L'affaire remonte à l'automne 2009. Lors d'un match de foot opposant les deux équipes de Weyersheim et Gambsheim, l'entraîneur de cette dernière avait été la cible d'insultes racistes. Jugé en mai 2010 devant le tribunal correctionnel de Strasbourg, le supporter suspecté avait écopé d'un mois de prison avec sursis et 200 € d'amende. « Ce genre de faits est intolérable. Même si le phénomène est marginal, on en recense une dizaine par saison », a rapporté hier Ilan Blindermann, le directeur de la Ligue d'Alsace de football, alors que se tient, jusqu'à demain, la semaine contre le racisme et la violence dans le football.
Respect et fair-play
Selon les chiffres de l'Observatoire des comportements, 858 cas de violences ont été enregistrés en Alsace l'an dernier, dont 534 contre les arbitres (sur 61 000 matchs joués). « En juin dernier, on en dénombrait 382 à la mi-saison.

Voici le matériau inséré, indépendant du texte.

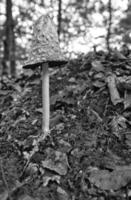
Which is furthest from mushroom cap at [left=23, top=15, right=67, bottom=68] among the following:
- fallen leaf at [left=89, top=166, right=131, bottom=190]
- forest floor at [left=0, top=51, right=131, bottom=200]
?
fallen leaf at [left=89, top=166, right=131, bottom=190]

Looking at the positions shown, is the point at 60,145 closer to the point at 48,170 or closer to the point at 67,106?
the point at 48,170

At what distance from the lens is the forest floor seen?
2.43 m

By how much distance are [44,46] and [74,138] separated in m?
1.37

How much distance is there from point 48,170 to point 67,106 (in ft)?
4.60

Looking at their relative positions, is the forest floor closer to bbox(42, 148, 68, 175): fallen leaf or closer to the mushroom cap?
bbox(42, 148, 68, 175): fallen leaf

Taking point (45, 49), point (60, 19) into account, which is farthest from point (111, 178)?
point (60, 19)

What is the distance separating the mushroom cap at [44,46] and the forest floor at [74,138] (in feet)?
3.50

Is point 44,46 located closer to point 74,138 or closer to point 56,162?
point 74,138

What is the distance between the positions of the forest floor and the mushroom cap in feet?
3.50

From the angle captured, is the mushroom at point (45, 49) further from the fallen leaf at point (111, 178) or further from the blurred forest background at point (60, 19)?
the blurred forest background at point (60, 19)

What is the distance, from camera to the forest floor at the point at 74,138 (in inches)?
95.5

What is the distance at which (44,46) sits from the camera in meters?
3.01

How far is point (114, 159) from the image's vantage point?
2707 mm

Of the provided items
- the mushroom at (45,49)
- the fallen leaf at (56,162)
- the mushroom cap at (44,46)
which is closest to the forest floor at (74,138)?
the fallen leaf at (56,162)
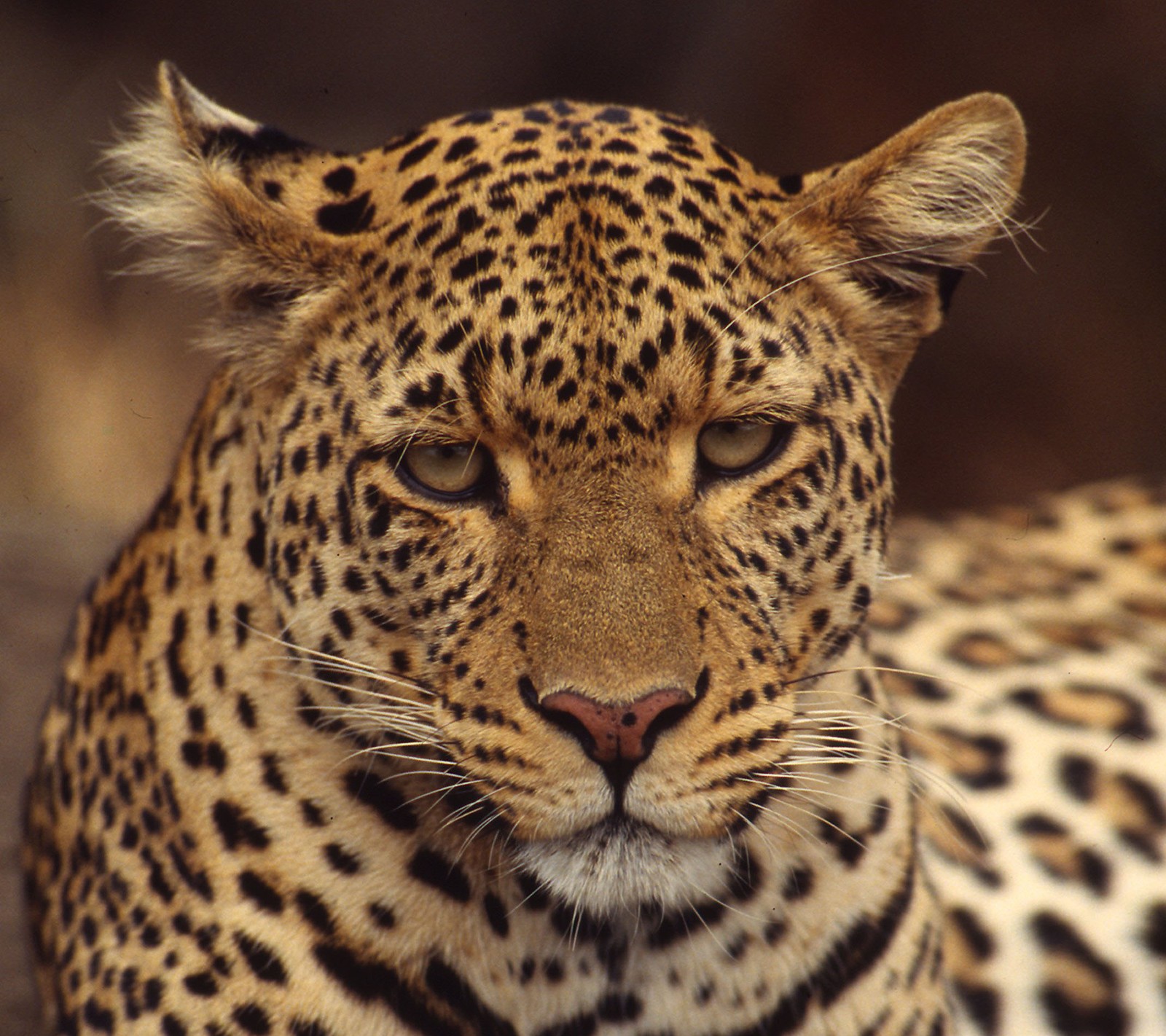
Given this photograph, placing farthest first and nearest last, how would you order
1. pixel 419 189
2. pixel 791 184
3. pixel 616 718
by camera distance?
pixel 791 184 < pixel 419 189 < pixel 616 718

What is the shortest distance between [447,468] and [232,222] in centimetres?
69

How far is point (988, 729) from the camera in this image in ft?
18.2

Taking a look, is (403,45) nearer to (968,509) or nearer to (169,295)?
(169,295)

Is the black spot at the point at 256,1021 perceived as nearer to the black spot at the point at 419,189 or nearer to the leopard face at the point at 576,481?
the leopard face at the point at 576,481

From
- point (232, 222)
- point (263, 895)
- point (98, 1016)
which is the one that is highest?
point (232, 222)

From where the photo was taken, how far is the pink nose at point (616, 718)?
2.73 m

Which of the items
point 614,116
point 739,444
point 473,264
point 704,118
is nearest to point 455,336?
point 473,264

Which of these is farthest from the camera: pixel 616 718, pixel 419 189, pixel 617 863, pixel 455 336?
pixel 419 189

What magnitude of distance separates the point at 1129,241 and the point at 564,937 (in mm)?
6614

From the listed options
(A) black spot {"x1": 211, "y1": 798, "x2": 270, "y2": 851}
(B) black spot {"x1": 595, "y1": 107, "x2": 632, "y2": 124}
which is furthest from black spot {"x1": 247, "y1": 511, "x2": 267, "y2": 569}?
(B) black spot {"x1": 595, "y1": 107, "x2": 632, "y2": 124}

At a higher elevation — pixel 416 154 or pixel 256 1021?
pixel 416 154

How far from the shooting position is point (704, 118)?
8359mm

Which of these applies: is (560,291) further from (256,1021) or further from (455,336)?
(256,1021)

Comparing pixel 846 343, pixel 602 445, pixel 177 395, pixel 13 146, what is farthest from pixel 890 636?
pixel 13 146
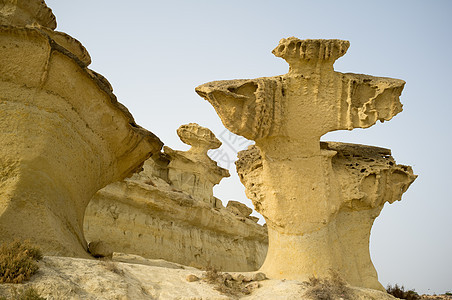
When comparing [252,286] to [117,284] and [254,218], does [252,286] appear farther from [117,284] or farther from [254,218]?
[254,218]

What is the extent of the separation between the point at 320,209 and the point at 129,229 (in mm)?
6471

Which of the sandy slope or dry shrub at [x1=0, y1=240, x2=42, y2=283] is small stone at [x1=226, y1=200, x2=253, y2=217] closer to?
the sandy slope

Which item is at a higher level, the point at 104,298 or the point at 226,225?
the point at 226,225

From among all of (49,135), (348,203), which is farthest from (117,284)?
(348,203)

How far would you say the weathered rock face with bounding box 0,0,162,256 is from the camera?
20.2 feet

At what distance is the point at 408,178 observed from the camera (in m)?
9.96

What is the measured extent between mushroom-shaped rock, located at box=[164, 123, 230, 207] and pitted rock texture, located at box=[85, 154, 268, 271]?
18.5 inches

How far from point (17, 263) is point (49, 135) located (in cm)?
276

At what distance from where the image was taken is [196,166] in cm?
1761

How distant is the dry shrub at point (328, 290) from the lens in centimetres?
621

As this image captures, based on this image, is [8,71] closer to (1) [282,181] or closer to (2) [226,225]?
(1) [282,181]

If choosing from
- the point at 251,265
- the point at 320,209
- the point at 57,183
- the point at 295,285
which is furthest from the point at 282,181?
the point at 251,265

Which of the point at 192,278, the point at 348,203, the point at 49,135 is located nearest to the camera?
the point at 192,278

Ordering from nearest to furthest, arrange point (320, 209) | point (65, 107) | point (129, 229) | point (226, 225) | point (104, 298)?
point (104, 298), point (65, 107), point (320, 209), point (129, 229), point (226, 225)
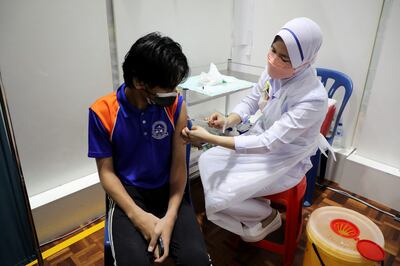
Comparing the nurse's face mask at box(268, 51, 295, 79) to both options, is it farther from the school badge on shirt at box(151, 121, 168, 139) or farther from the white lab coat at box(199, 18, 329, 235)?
the school badge on shirt at box(151, 121, 168, 139)

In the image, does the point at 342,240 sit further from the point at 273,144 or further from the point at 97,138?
the point at 97,138

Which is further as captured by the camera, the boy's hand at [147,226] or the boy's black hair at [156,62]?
the boy's hand at [147,226]

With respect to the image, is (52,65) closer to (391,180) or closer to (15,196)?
(15,196)

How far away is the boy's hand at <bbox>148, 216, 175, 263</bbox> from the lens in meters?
1.07

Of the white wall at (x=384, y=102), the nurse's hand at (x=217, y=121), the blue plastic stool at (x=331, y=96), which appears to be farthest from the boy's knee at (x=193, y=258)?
the white wall at (x=384, y=102)

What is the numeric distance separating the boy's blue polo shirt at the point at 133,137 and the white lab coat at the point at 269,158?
303mm

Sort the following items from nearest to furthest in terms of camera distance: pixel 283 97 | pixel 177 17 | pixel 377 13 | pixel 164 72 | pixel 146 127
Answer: pixel 164 72 → pixel 146 127 → pixel 283 97 → pixel 377 13 → pixel 177 17

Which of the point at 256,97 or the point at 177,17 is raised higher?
the point at 177,17

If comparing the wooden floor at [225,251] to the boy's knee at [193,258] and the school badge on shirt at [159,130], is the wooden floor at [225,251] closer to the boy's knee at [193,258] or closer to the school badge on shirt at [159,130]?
the boy's knee at [193,258]

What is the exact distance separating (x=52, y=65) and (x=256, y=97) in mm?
1122

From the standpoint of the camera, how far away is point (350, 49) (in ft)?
6.92

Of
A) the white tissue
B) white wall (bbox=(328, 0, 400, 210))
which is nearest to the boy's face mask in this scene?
the white tissue

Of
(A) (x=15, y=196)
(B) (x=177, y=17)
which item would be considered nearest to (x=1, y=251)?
(A) (x=15, y=196)

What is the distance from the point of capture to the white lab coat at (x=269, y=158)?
1.31 m
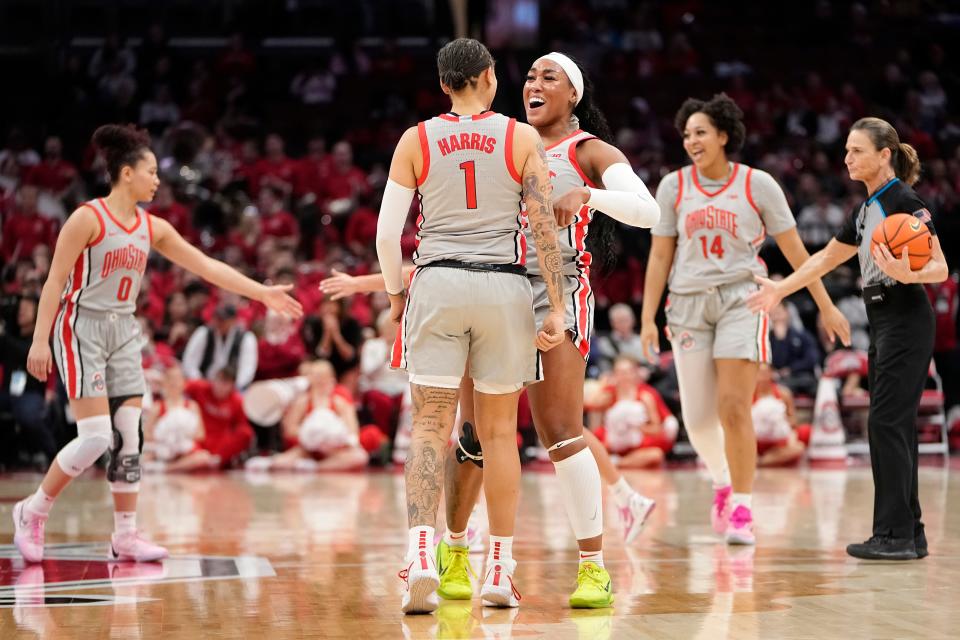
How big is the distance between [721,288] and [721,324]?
213 mm

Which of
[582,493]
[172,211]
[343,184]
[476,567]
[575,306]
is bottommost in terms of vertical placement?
[476,567]

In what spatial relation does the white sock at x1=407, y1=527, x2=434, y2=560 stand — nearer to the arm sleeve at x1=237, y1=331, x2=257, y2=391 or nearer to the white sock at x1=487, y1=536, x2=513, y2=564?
the white sock at x1=487, y1=536, x2=513, y2=564

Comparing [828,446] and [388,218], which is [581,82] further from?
[828,446]

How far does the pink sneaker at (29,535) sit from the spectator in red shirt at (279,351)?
21.5 ft

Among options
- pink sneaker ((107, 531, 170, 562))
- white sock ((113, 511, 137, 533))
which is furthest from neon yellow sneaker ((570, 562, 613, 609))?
white sock ((113, 511, 137, 533))

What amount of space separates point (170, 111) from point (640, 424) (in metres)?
9.78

Cela va des violences verbales (90 % des cas) aux coups et blessures », poursuit le directeur. Pour éviter les débordements, une cellule se réunit chaque semaine pour cibler les matchs à risques. « On envoie des médiateurs sur place pour gérer les situations », souligne Ilan Blindermann. Outre un volet répressif avec la signature de conventions avec les parquets alsaciens, des opérations de prévention sont mises en place pour inciter les plus jeunes au civisme et au fair-play. « On le pratique en ce moment avec le challenge “J'ai rêvé le foot”. On relève tous les faits marquants d'un match pour sensibiliser les joueurs au respect des règles afin d'arriver à bien se comporter sur le terrain », remarque Nourredine Aït-Mouloud, conseiller sportif de proximité à la Ligue. Du côté de la Licra, on reste vigilant. « Les actes de racisme sont surtout le fait de supporters pour déstabiliser un joueur. Mais ça ne doit pas se banaliser », explique Faiçal Amroune, le vice-président de la Licra (67), chargé des sports. Pour l'occasion, un match de gala a lieu demain, à 16 h, au stade de Lampertheim.